[Goal]:
Pick out each line of the records that contains the word "this" and copy every such line.
===
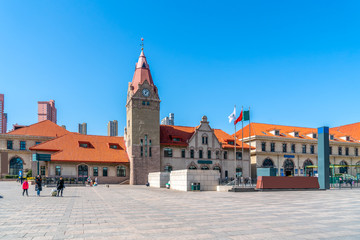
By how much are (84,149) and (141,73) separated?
58.8 feet

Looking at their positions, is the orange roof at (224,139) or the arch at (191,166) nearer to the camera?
the arch at (191,166)

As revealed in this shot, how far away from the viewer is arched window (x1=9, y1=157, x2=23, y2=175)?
Result: 62.0m

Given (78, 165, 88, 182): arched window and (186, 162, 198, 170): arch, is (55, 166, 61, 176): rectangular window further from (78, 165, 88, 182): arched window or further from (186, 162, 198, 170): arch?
(186, 162, 198, 170): arch

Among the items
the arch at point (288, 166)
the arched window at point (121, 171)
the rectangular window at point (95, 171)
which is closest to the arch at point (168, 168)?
the arched window at point (121, 171)

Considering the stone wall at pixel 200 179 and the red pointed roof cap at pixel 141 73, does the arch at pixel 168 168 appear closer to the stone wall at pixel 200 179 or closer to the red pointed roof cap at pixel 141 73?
the red pointed roof cap at pixel 141 73

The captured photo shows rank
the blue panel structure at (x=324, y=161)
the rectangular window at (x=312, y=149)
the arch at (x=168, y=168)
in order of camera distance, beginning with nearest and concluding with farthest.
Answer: the blue panel structure at (x=324, y=161) < the arch at (x=168, y=168) < the rectangular window at (x=312, y=149)

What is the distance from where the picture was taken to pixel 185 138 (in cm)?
6494

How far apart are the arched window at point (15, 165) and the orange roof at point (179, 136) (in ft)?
90.7

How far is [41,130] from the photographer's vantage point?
223 feet

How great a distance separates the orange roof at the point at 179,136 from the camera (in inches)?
2485

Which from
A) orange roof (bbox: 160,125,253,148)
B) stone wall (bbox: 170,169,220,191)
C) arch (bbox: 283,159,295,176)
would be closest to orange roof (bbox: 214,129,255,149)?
orange roof (bbox: 160,125,253,148)

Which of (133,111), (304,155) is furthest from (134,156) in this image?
(304,155)

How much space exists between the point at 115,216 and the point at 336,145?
237 feet

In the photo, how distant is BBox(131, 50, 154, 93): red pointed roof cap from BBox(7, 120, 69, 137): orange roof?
20.2 metres
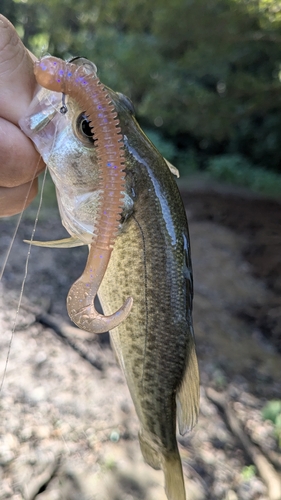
===
[Exercise solution]:
As revealed in this shot, how far away from the viewer is arched window (x1=9, y1=157, x2=23, y2=175)?
Which of (133,111), (304,155) is furthest from (134,156) in this image?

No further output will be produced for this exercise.